L'art de la guerre
Qui est derrière la juge qui fait
le procès d'Assange ?
Manlio Dinucci

Manlio
Dinucci. DR
Mardi 15 septembre 2020
Emma Arbuthnot est la juge en chef
qui, à Londres, a instruit le procès
pour l’extradition de Julian Assange aux
USA, où l’attend une condamnation à 175
ans de prison pour “espionnage”,
c’est-à-dire pour avoir publié, en tant
que journaliste d’investigation, des
preuves des crimes de guerre étasuniens,
parmi lesquels des vidéos sur les
massacres de civils en Irak et
Afghanistan. Au procès, confié à la juge
Vanessa Baraitser, toute requête de la
défense a été rejetée.
En 2018, après qu’est
tombée l’accusation de violence
sexuelle, de la part de la Suède, la
juge Arbuthnot a refusé d’annuler le
mandat d’arrêt, de sorte qu’Assange ne
puisse pas obtenir asile en Équateur.
Arbuthnot a rejeté les conclusions du
Groupe de travail des Nations Unies sur
la détention arbitraire d’Assange. Non
écoutées non plus celles du responsable
ONU contre la torture : “Assange, détenu
dans des conditions extrêmes d’isolement
non justifiées, présente les symptômes
typiques d’une exposition prolongée à la
torture psychologique”.
En 2020, alors que des
milliers de détenus ont été transférés
aux arrêts domiciliaires en tant que
mesure anti-coronavirus, Assange a été
maintenu en prison, exposé à la
contagion dans des conditions physiques
affaiblies. Au tribunal Assange ne peut
pas se consulter avec ses avocats, il
est gardé isolé dans une cage en verre
blindé, et menacé d’expulsion s’il ouvre
la bouche. Qu’y a-t-il derrière cet
acharnement ?
Arbuthnot a le titre de
“Lady”, étant l’épouse de Lord James
Arbuthnot, connu comme “faucon” Tory,
ancien ministre des adjudications de la
Défense, lié au complexe
militaro-industriel et aux services
secrets. Lord Arbuthnot est notamment
président du comité consultatif
britannique de Thalès, multinationale
française spécialisée dans les systèmes
militaires aérospatiaux, et membre de
celui de la société Montrose Associates,
spécialisée en intelligence stratégique
(charges grassement rétribuées).
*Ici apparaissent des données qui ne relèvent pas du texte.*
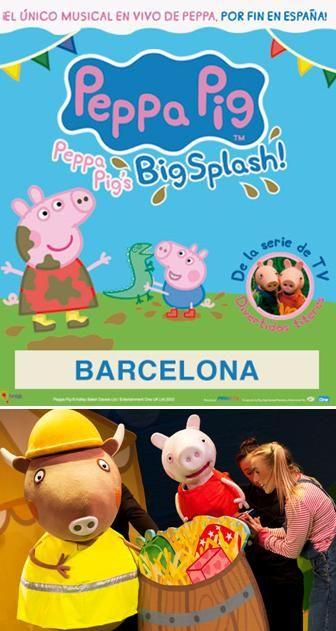 "Espectacle musical infantil ""Big Splash"", de Peppa Pig. Teatre Apolo (Barcelona). Del 17 al 20 de desembre"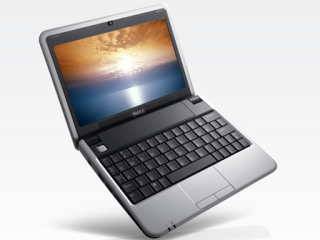 The Dell Inspiron Mini 9 with built in HSDPA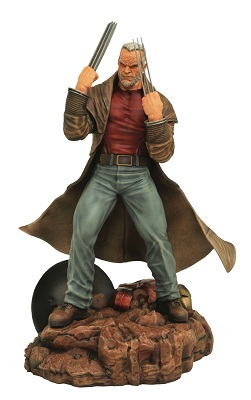 Marvel Gallery: Old Man Logan PVC Figure
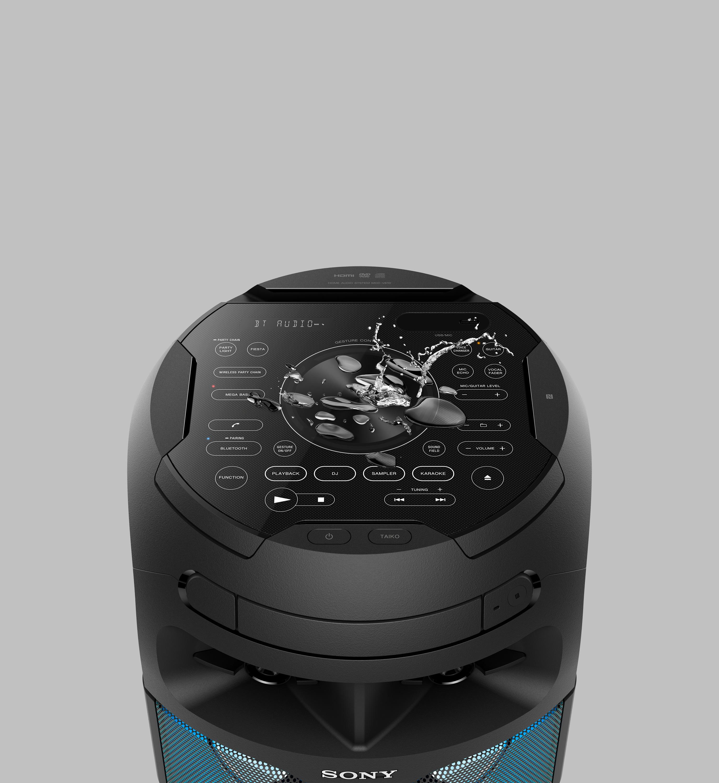 Quiero el SONY MHC-V81D para armar la fiesta al sonido de tambores y luces 360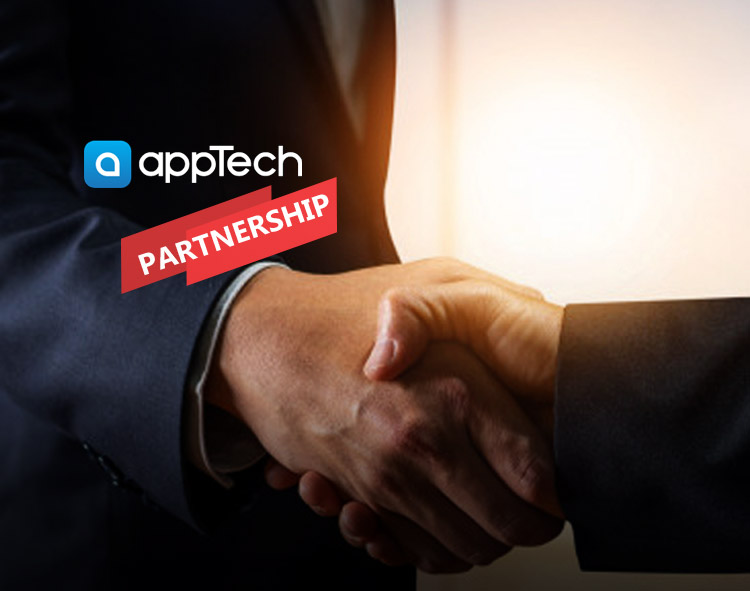 AppTech Corp. Engages Chatsworth Securities LLC as the Company's Strategic Advisor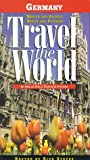 Travel the World with Rick Steves - Germany: Munich and Bavaria, Berlin and Potsdam [VHS]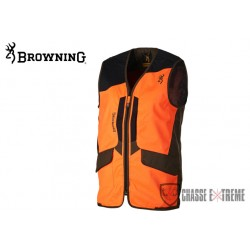 GILET BROWNING TRACKER PRO...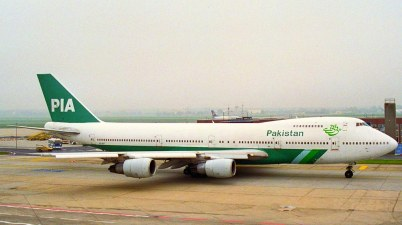 Breaking News: Pakistan International Airlines (PIA) flight crashes in Karachi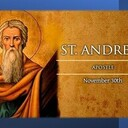 The Feast Day of St. Andrew the Apostle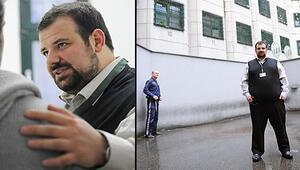 İki mahkûm öldürmek istedi Türk imam 3 ülkede gündem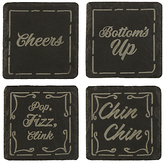 Just Slate Etched Drink Coasters, Set of 4, Black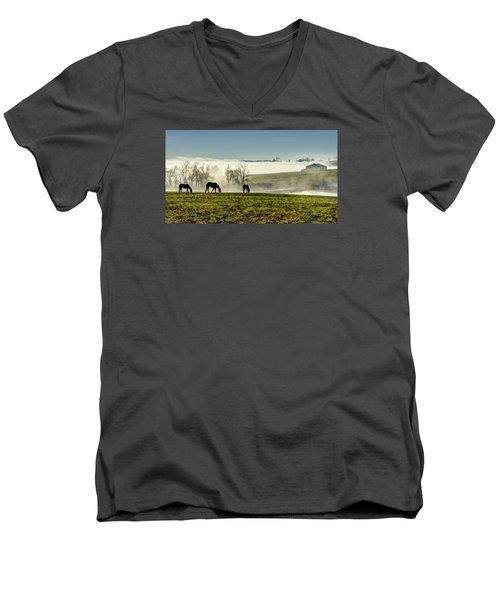 Kentucky Bluegrass Morning #1 Men's V-Neck T-Shirt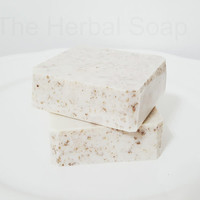 Rhassoul clay face soap/For every day use face soap/All skin type face soap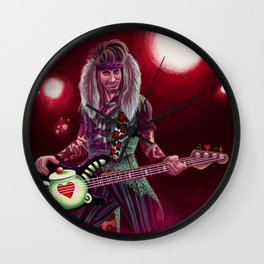 Jagger Hare Concept Art Wall Clock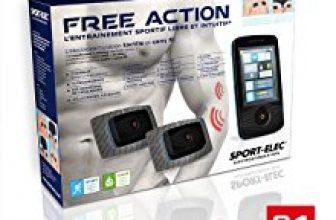 free-action-2-moteurs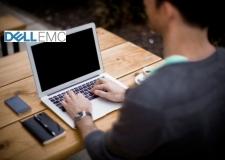 Dell EMC lanza ProDeploy Client Suite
Lord
Arbuthnot fait partie de la Henry
Jackson Society (HJS), influent
think tank
transatlantique lié au gouvernement et
au renseignement USA.
En juillet dernier, le
secrétaire d’état étasunien Mike Pompeo
est intervenu à Londres à une
table-ronde de la HJS : depuis qu’il
était directeur de la CIA en 2017, il
accuse WikiLeaks, fondée par Assange,
d’être “un service d’espionnage de
l’ennemi”. Même campagne conduite par la
Henry Jackson Society, qui accuse
Assange de “semer des doutes sur la
position morale des gouvernements
démocratiques occidentaux, avec l’appui
de régimes autocratiques”.
Dans le conseil
politique de la HJS, aux côtés de Lord
Arbuthnot, se trouvait jusque récemment
Priti Patel, l’actuelle secrétaire aux
Affaires intérieures du Royaume-Uni, à
qui revient l’ordre d’extradition d’Assange.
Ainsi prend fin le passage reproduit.